## GIVEN PROBLEM
Reproduce word for word the stretch of the records below from the line containing "With respect to placement, is" through the end of the records.

Start of DATASET EXTRACT

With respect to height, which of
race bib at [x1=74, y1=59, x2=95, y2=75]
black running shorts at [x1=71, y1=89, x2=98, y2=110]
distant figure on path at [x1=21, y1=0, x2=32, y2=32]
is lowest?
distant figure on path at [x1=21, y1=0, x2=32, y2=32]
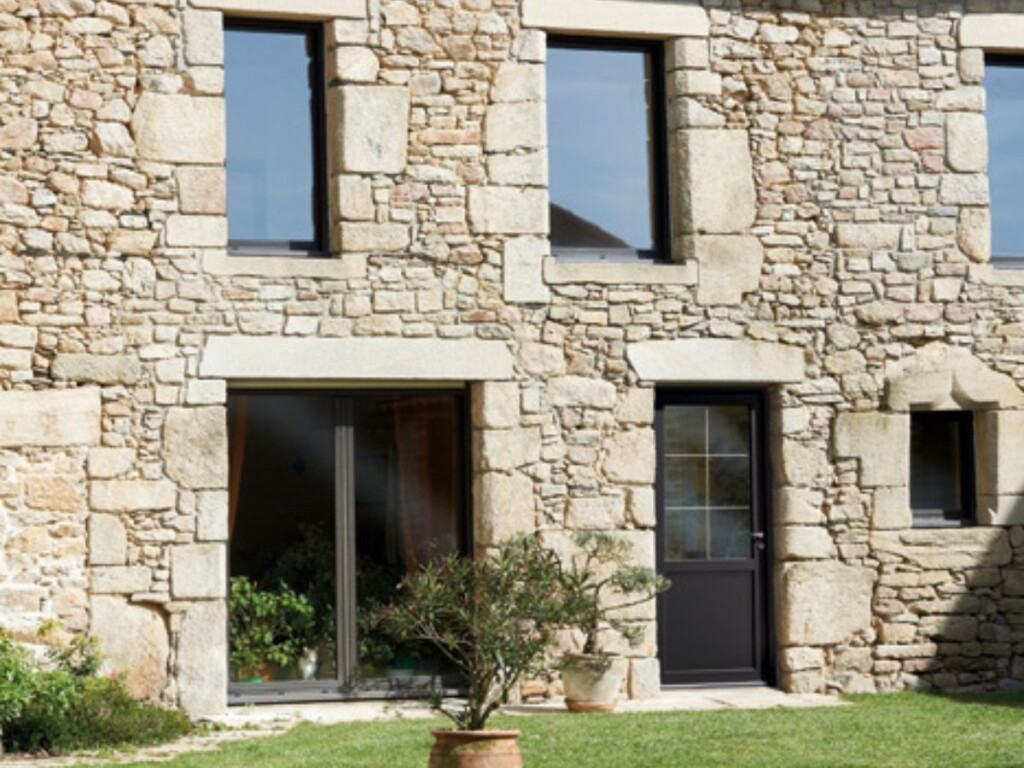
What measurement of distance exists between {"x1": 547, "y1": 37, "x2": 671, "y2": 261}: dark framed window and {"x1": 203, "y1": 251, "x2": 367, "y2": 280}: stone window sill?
1.35 m

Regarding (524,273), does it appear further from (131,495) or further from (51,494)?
(51,494)

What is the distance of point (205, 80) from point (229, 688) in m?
3.47

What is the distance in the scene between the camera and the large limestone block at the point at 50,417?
36.6 ft

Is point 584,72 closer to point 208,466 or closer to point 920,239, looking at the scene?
point 920,239

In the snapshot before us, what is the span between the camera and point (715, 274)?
12484 millimetres

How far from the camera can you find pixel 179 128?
37.9ft

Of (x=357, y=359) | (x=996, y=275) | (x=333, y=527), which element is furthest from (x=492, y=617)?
(x=996, y=275)

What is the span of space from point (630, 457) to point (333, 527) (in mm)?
1817

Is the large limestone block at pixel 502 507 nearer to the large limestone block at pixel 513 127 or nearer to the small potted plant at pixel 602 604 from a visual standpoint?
the small potted plant at pixel 602 604

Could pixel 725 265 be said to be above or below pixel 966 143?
below

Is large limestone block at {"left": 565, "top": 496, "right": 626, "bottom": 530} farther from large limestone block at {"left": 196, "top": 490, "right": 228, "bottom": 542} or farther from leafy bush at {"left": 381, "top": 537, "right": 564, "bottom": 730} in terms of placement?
leafy bush at {"left": 381, "top": 537, "right": 564, "bottom": 730}

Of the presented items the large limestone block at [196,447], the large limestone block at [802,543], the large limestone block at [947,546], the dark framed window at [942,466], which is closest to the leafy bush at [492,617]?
the large limestone block at [196,447]

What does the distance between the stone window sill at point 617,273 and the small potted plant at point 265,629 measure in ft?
7.98

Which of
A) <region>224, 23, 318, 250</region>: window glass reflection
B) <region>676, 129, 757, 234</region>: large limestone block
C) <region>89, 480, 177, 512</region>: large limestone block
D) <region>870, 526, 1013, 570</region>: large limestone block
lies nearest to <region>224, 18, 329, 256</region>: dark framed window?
<region>224, 23, 318, 250</region>: window glass reflection
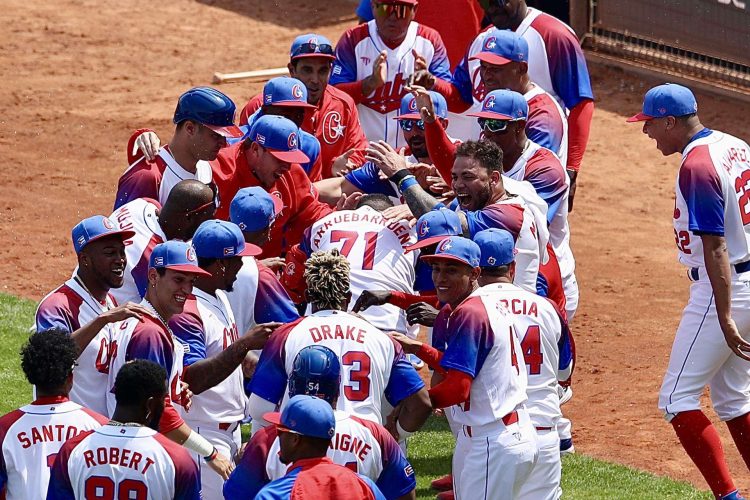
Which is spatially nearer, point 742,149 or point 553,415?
point 553,415

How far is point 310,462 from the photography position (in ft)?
15.5

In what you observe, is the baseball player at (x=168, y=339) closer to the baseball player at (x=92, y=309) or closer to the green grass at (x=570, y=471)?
the baseball player at (x=92, y=309)

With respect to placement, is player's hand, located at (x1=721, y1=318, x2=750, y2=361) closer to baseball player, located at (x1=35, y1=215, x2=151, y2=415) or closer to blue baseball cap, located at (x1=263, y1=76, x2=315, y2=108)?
blue baseball cap, located at (x1=263, y1=76, x2=315, y2=108)

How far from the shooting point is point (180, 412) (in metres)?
6.16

End of DATASET EXTRACT

## SOLUTION
With respect to placement, is player's hand, located at (x1=721, y1=318, x2=750, y2=361) closer to baseball player, located at (x1=35, y1=215, x2=151, y2=415) or closer to blue baseball cap, located at (x1=263, y1=76, x2=315, y2=108)?
blue baseball cap, located at (x1=263, y1=76, x2=315, y2=108)

How far from the shooting point is point (180, 412) (in metres)?
6.16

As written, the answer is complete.